:: TEXT SHOWN ::
The Fundamental Counting Principle## Greetings to you, Tanya!

Greetings to you, Tanya!

Here's my full solution: https://gmatclub.com/forum/a-palindrome-is-a-number-that-reads-the-same-...

Cheers, Brent

## https://gmatclub.com/forum/a

Hi Brent,

Could you help in this question please ?

Thanks,

Karaan

## Here's my full solution:

Here's my full solution: https://gmatclub.com/forum/a-certain-company-assigns-employees-to-office...

## Hi Brent. Good Morning.

I couldn't understand your explanation at https://gmatclub.com/forum/the-subsets-of-the-set-s-t-u-consisting-of-the-three-elements-s-t-143145.html#p2185734,

Can you please simplify it?

## Solution link: https:/

Solution link: https://gmatclub.com/forum/the-subsets-of-the-set-s-t-u-consisting-of-th...

The linked question above is very similar to the following video question in which we can customize a bike with 5 optional features: https://www.gmatprepnow.com/module/gmat-counting/video/794

For each of the 5 features in the bike question, we have the option of having the feature or not having the feature on the bike. In other words, for each feature, we have two options: Have on the bike or don't have on the bike.
:::
:: DATA IN THIS EXERCISE ::
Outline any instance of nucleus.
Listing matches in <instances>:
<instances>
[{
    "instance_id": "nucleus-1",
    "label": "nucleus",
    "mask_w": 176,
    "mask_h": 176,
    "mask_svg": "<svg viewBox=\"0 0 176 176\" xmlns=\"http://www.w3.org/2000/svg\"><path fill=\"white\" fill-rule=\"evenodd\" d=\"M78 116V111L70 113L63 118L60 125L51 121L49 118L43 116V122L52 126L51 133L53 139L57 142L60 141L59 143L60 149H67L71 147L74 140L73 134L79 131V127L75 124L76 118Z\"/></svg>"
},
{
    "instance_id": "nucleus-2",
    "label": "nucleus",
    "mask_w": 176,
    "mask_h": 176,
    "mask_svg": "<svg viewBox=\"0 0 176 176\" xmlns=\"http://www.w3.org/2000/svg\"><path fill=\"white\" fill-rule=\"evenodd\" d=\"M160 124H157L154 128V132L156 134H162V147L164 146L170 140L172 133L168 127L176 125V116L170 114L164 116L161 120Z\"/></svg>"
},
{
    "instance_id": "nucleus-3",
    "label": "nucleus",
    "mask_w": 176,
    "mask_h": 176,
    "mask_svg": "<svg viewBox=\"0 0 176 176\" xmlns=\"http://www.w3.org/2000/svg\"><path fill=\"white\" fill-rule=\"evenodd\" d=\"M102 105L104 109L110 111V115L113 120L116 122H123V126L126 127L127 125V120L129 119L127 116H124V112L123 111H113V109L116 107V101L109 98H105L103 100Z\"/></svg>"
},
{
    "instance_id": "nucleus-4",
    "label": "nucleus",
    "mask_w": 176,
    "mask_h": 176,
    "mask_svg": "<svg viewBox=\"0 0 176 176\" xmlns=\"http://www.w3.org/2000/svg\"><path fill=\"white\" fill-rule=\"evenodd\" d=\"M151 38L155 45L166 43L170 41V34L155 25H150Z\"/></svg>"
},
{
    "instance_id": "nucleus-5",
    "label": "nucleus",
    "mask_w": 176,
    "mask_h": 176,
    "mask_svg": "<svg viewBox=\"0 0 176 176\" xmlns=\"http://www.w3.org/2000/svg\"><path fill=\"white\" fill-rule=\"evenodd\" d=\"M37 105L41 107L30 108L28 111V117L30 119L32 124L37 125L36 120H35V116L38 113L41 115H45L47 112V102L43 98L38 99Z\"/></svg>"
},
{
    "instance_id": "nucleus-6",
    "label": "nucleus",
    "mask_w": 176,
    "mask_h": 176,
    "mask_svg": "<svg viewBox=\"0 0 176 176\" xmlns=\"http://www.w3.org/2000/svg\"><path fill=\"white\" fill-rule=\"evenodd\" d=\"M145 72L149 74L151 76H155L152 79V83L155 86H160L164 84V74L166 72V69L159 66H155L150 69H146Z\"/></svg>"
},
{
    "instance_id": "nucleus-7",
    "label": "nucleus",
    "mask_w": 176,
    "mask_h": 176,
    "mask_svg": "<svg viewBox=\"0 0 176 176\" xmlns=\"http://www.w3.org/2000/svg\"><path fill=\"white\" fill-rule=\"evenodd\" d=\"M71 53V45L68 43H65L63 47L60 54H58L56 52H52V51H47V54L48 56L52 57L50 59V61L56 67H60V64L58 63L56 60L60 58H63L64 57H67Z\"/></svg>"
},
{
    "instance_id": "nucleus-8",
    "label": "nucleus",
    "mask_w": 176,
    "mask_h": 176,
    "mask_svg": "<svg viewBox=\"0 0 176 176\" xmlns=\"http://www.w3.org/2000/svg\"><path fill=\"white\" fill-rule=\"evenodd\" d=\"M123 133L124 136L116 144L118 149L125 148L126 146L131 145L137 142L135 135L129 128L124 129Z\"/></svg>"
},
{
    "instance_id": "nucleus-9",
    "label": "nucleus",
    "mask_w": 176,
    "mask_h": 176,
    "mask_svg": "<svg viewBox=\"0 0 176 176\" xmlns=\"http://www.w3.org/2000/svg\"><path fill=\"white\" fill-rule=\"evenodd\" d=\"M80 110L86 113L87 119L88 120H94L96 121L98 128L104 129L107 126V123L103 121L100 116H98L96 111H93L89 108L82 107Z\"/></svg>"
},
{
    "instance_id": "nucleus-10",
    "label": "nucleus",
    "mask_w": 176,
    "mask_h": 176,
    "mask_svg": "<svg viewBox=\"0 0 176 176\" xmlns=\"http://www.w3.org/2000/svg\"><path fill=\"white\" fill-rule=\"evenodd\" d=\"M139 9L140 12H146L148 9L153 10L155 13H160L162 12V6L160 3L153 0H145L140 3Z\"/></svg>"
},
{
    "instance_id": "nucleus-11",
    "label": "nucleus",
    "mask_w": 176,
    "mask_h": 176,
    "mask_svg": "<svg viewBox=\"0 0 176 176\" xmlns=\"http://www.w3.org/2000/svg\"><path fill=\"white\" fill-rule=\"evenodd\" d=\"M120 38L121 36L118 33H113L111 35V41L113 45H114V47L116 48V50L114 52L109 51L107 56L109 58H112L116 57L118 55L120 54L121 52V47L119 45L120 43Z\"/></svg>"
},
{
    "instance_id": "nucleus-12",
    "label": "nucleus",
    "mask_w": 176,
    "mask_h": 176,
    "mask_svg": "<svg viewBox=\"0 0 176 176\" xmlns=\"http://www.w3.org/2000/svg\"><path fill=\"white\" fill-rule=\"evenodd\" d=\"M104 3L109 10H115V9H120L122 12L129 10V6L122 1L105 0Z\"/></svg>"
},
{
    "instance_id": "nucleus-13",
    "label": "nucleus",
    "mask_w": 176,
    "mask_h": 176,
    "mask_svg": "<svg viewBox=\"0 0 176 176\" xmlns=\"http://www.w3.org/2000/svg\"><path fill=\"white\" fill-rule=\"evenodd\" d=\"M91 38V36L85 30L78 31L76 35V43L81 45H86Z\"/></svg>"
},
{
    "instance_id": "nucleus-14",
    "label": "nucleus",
:::
• TASK A: Pick out every line of the records that contains the string "instances" and copy each one.
• TASK B: Carry the forum thread on the Fundamental Counting Principle forward from its final sentence.

• EXERCISE ANSWER A:
Listing matches in <instances>:
<instances>

• EXERCISE ANSWER B:
The same approach applies to the original question where we must find subsets of the set {s, t, u, w, x}.

For 4 of the 5 elements in the set {s, u, w, x}, we have two options:

1) include the element in the subset

2) don't include the element in the subset

For the element t, we have only one option:

1) don't include the element in the subset

So, for EACH of the four elements, s, u, w, x, there are 2 options (have in the subset, or don't have in the subset)

For the element t, there's only 1 option (don't have in the subset)

So the total number of subsets = (2)(2)(2)(2)(1) = 16

Does that help?

## Hi Brent. Good Morning.

Can you please explain the solution of question - https://gmatclub.com/forum/for-dinner-at-a-restaurant-there-are-x-choices-of-appetizers-y-219917.html?

## Here's my full solution:

Here's my full solution: https://gmatclub.com/forum/for-dinner-at-a-restaurant-there-are-x-choice...

## Hi Brent,

https://gmatclub.com/forum/a-palindrome-is-a-number-that-reads-the-same-forward-and-bac-161167.html#p1275137

For the question above, if we were asked to find the even number of palindrome, it would still be 50, right? If there wasn't any limitation on even or odd, then the total number of palindromes would be 100?

Thanks

## The link you provided doesn't

The link you provided doesn't match up with your question. Is the link correct?

## Apologies, it was a similar

https://gmatclub.com/forum/a-palindrome-is-a-number-that-reads-the-same-forward-and-129898.html

## Question link: https:/

Question link: https://gmatclub.com/forum/a-palindrome-is-a-number-that-reads-the-same-...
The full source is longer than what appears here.